= Work to do =
• A. Answer these from the passage below on Canadian women entrepreneurs:
(i) By how much has the number of self-employed women grown since 2002, according to Statistics Canada?
(ii) When testing an idea, whose feedback may reflect what we want to hear instead of what we need to hear?
(iii) What does the passage suggest for someone not yet ready to set up an advisory board?
• B. Resume the passage below on Canadian women entrepreneurs, carrying it on past its last sentence.

A growing number of Canadian women are leaving the traditional workforce to join the emerging trend of female home-based entrepreneurs. Statistics Canada reports an increase in self-employed women of over 20 per cent since 2002. This is great news, since entrepreneurs are often seen as the driving force behind the economy. With both men and women participating in entrepreneurial pursuits and the cost of starting a business at an all-time low, entrepreneurs are embracing self-employment to satisfy their busy schedules and personal values, while also providing the fuel to help grow the economy. It fills me with pride to see women finding niche markets that help them achieve their own sense of balance in life, in a field of their choosing.

All entrepreneurs face challenges every step of the way as they establish and expand their businesses, including:

Launching an idea: Before investing time and money, careful thought and intensive research are essential. Test your idea or the product with an audience that is broader than good friends and family, since they may tell us what we want to hear, not what we need to hear.

Growing your business: If your product or service is not meeting performance levels, step back and reassess your business model. You may have to refresh your business plan to consider your strengths and weaknesses. You may want to look for a new partner that compensates for know-how or skills that you may lack.

Getting outside advice: For many, advisory boards are a support system and sounding board. Small businesses usually lack this kind of support and feel isolated and unsure about who to ask for advice and feedback. Be strategic and selective when you establish your advisory board. If you are not ready to establish an advisory board, consider joining a local association or trade group that offer peer discussion and feedback as regular agenda items.

= Dataset =
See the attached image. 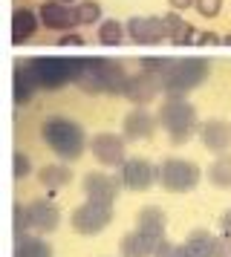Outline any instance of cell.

* * *

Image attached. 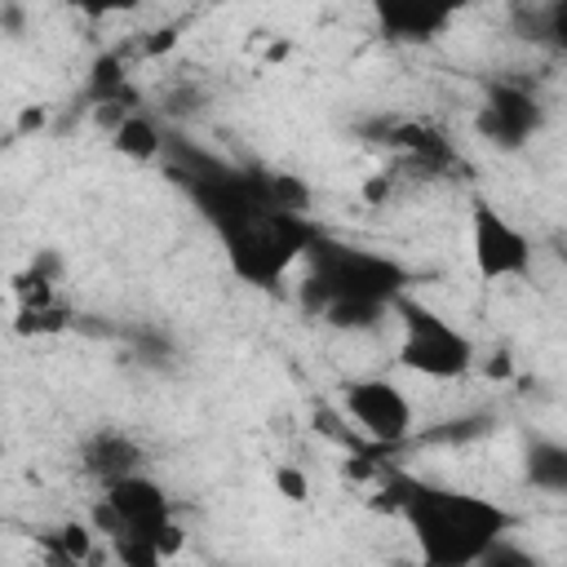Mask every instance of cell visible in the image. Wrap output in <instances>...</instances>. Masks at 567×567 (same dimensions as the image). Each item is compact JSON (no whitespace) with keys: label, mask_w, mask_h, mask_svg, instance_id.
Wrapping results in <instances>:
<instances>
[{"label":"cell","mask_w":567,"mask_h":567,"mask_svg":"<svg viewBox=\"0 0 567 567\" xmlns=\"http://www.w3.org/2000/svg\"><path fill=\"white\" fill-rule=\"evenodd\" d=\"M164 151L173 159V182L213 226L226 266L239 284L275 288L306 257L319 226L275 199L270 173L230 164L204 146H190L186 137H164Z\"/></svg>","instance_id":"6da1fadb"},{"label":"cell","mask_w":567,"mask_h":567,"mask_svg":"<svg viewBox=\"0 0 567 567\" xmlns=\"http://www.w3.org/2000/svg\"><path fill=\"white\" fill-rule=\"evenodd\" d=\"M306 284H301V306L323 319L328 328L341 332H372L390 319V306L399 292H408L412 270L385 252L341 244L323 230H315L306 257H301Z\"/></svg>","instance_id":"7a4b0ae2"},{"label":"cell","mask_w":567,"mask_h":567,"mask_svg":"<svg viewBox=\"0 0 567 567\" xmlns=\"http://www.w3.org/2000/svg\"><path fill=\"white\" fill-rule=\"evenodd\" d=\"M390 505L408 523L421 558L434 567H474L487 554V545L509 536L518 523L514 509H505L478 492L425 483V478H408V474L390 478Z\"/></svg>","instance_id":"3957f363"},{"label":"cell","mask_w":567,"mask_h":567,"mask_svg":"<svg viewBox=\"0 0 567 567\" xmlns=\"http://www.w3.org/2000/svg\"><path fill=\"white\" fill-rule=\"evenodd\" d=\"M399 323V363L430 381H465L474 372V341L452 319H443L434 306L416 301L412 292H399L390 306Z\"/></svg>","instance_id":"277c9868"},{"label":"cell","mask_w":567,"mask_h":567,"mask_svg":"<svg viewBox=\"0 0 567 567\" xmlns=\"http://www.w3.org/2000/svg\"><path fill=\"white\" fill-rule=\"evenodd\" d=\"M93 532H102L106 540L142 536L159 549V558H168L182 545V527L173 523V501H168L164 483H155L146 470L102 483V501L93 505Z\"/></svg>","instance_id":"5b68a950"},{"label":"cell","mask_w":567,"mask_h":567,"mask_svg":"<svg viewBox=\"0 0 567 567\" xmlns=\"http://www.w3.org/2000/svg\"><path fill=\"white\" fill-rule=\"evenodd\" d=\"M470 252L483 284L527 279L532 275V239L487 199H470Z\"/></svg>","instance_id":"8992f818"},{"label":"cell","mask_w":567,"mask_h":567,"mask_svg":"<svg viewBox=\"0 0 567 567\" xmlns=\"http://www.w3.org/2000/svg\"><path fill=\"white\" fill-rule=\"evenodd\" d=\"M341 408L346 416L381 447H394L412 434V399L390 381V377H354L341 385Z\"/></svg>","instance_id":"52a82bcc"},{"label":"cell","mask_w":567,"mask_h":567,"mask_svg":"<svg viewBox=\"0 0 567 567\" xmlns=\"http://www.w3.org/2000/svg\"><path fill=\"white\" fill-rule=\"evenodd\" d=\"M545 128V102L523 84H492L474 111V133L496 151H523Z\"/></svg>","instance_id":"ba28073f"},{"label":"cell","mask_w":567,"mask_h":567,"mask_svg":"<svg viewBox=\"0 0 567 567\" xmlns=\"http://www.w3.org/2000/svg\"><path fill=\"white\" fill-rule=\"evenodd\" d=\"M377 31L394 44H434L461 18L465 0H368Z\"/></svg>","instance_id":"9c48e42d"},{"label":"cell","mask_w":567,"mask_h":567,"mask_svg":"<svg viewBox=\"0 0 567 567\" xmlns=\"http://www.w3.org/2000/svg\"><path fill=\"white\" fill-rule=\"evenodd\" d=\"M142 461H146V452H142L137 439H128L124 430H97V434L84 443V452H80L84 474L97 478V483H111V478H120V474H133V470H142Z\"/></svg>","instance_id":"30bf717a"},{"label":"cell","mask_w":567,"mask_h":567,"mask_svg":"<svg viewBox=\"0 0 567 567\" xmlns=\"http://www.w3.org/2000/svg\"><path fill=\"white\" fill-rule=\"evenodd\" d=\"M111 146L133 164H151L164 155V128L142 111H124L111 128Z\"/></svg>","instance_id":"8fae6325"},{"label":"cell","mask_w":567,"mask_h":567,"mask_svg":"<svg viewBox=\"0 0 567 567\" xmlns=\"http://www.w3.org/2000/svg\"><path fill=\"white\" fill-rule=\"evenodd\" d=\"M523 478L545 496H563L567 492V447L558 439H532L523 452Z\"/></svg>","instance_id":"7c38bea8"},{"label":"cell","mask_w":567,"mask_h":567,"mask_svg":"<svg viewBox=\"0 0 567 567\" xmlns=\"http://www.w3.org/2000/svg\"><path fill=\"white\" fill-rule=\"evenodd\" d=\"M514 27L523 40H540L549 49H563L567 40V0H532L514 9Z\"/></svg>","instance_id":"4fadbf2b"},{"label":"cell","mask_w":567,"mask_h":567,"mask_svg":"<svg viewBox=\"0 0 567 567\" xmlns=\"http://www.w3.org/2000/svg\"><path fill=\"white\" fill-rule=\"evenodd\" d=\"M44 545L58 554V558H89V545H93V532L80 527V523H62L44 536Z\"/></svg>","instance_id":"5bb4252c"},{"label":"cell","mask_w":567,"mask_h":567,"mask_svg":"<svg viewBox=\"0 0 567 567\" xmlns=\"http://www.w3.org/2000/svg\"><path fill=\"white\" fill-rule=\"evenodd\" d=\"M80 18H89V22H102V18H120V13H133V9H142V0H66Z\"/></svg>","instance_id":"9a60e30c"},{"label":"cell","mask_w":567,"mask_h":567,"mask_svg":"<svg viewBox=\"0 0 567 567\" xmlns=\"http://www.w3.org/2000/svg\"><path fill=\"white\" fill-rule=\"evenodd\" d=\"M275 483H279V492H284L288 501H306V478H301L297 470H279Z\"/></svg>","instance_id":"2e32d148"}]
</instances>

* * *

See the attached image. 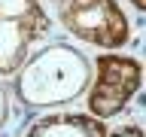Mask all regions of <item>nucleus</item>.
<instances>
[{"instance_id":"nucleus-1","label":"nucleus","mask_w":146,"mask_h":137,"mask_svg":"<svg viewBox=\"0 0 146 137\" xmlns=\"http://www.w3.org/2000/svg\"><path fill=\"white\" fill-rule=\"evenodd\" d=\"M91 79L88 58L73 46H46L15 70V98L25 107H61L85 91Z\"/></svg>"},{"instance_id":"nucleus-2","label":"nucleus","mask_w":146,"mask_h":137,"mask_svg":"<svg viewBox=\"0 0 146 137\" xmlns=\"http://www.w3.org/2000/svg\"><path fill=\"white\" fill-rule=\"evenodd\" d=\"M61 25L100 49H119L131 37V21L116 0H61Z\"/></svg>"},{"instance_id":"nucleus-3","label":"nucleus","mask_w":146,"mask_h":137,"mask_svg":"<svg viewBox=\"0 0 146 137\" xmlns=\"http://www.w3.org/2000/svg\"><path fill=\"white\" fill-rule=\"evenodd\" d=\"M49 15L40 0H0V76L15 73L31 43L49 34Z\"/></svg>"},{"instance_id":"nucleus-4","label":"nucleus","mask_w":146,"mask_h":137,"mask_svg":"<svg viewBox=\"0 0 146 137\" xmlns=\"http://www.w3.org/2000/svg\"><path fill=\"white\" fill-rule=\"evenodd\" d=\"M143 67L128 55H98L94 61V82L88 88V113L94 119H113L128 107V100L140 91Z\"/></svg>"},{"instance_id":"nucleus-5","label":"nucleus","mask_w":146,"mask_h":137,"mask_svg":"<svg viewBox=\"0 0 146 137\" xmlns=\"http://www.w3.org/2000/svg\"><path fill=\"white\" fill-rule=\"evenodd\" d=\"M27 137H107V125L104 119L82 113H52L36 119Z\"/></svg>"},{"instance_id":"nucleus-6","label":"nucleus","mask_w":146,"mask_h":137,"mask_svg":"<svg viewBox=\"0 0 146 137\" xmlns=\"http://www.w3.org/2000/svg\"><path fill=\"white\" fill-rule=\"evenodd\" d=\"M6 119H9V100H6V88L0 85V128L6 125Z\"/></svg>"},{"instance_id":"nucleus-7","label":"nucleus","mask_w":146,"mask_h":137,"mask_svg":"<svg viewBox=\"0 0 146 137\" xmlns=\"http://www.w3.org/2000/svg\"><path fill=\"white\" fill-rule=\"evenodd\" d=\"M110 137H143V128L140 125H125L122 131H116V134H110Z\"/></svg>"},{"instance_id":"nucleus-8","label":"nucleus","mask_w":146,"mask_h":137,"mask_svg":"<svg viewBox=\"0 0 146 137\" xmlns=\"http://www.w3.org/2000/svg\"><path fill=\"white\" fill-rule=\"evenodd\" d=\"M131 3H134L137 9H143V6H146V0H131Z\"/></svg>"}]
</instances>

= Answers to the exercises =
• A.
(i) By over 20 per cent.
(ii) Good friends and family.
(iii) Join a local association or trade group that offers peer discussion and feedback as regular agenda items.

• B.
Learning from mistakes: If your business is struggling, learn from your mistakes. Understand objectively why you are struggling and, as a leader, drive the necessary change. Communicate honestly with your funders, especially any family and friends. After looking at why you are struggling, identify two or three things your company does well and build around them. Discontinue, sell, or outsource anything else.

Managing cash flow: If you manage cash very closely, you can reduce the need for cash when refinancing. Consider stepping up your cash collection and closely monitor credit worthiness of both customers and suppliers. Get counsel from professionals that understand the small business landscape. Also, build a strong relationship with your banker, since there is long-term value in keeping your banker informed and engaged in your business goals and objectives.

Assessing risks: You should also regularly assess and reposition to manage your key risks. Sometimes, if you are too close to the business, you can't objectively see the risks. You may even find ways to refute the possibility of risk. Get an outside viewpoint by working with a trusted adviser that brings specific industry insight aligned to your business.

Regardless of gender, all entrepreneurs face unique business challenges and need to adapt quickly to sustain and grow their operations. This little list of recommendations will hopefully come to mind when a challenge arises.